過払金の返還請求は、最近始まった取り組みではなく、私が司法書士として本格的に債務整理業務に取り組み始めた平成9年頃においても、債務整理業務の一環として、過払い金の返還請求が行われていました。当事務所も、その当時から、過払い金請求には積極的に取り組んできたという自負があります。
その後、この問題に熱心に取り組む弁護士や司法書士らの地道な努力の積み重ねにより、数々の重要な判例(裁判所の判決)が出されたことなどにより、以前にも増して過払い金請求が活発に行われるようになりました。そのこと自体はたいへん素晴らしいことだと思います。
しかし、一方で、最近、一部の弁護士や司法書士が、過払い請求をもっぱらビジネスとしてとらえ、大々的な広告等を用いてより多くの顧客を獲得し、より大きな利益を得ることに専念している現状は、正直、残念でなりません。

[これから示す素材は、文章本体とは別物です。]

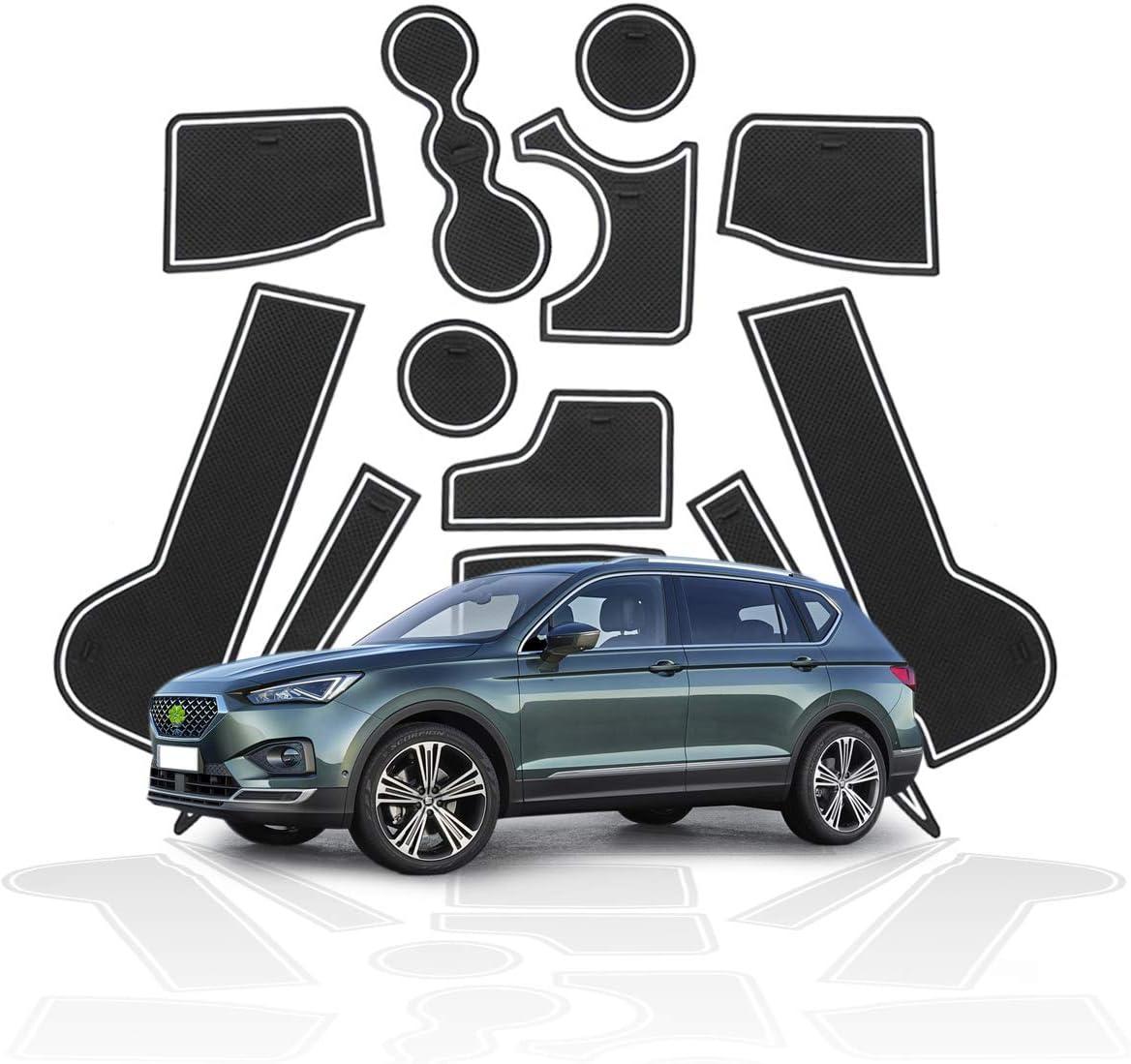 RUIYA rutschfest Auto Innere T/ürschlitz Arm Box Aufbewahrung Matten Pads f/ür 2019 2020 Seat Tarraco Schalen-Matte Tor-Schlitz-Auflage Automobildekoration mit Logo 5 Pl/ätze Anti-Staub- Rot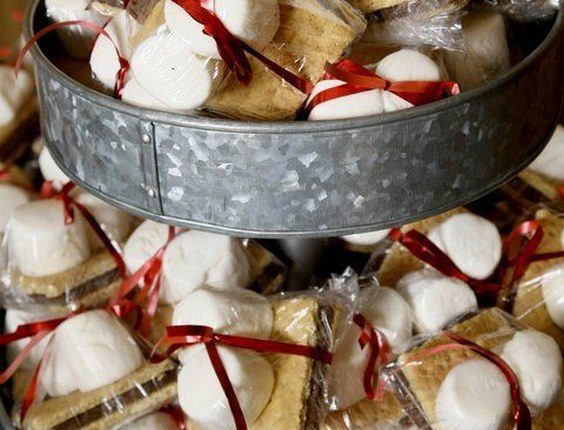 rustic country smores wedding favors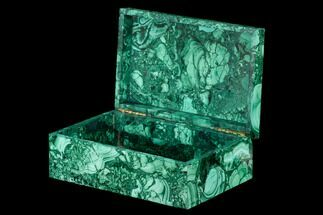 "Buy 5.9"" Flowery, Hinged Malachite Jewelry Box - Congo - #113392"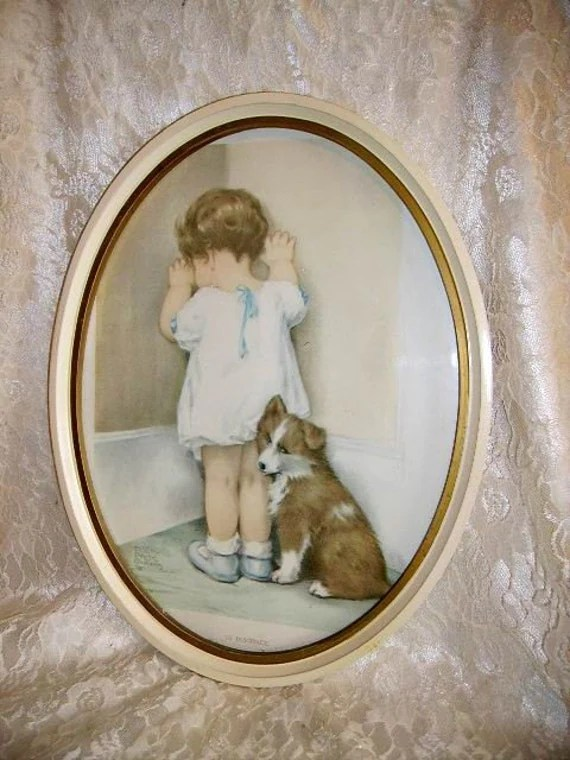 Vintage Bessie Pease Gutmann Print in Oval Wood Frame In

私が司法書士になる遥か以前から、多重債務者の救済活動に献身的に取り組んでこられた先人たちからすれば、私などはひよっこであり、そんな私が意見を述べるのは、生意気なようで気が引けるのですが、それにしても、今のこの「過払いビジネス」とでも呼ぶべき状況には、どこかしら違和感を抱かざるをえません。
私たちが法律家の使命として受け止め、先人から受け継ぎ、共に目指してきたはずの「多重債務者の救済」という本来の目的から離れて、過払い請求だけが、利益追求に熱心な一部の弁護士や司法書士のためのビジネスとして、一人歩きしているかのようです。
どこに問題があるのかを、きちんと説明するのは難しいことですが、それより何より、単純に、おかしいものはおかしいと、まずは声を出していくことが必要だと思い、ここにこのような文章を書かせていただきました。
異論もあるでしょうが、少なくとも、これまで利益を二の次にして、自らの信念に基づきこの問題に一生懸命取り組んでこられた弁護士さんや司法書士の中には共感してくださる方もいると信じています。
多くの声が発せられることを、期待しています。
当事務所は、平成20年4月、長野県 岡谷市から長野県 松本市に事務所を移転しました(結婚を機に妻が暮らす松本に引っ越してきたのがその理由であり、他に特別な意味はございません)。
これまで最も力を注いできました債務整理業務について、さらに取り組みを強化するとともに、ここ、松本市において、みなさまからの、より幅広いニーズにお答えすることができるよう、日々、精進してまいります。
今後とも、どうぞよろしくお願い申し上げます。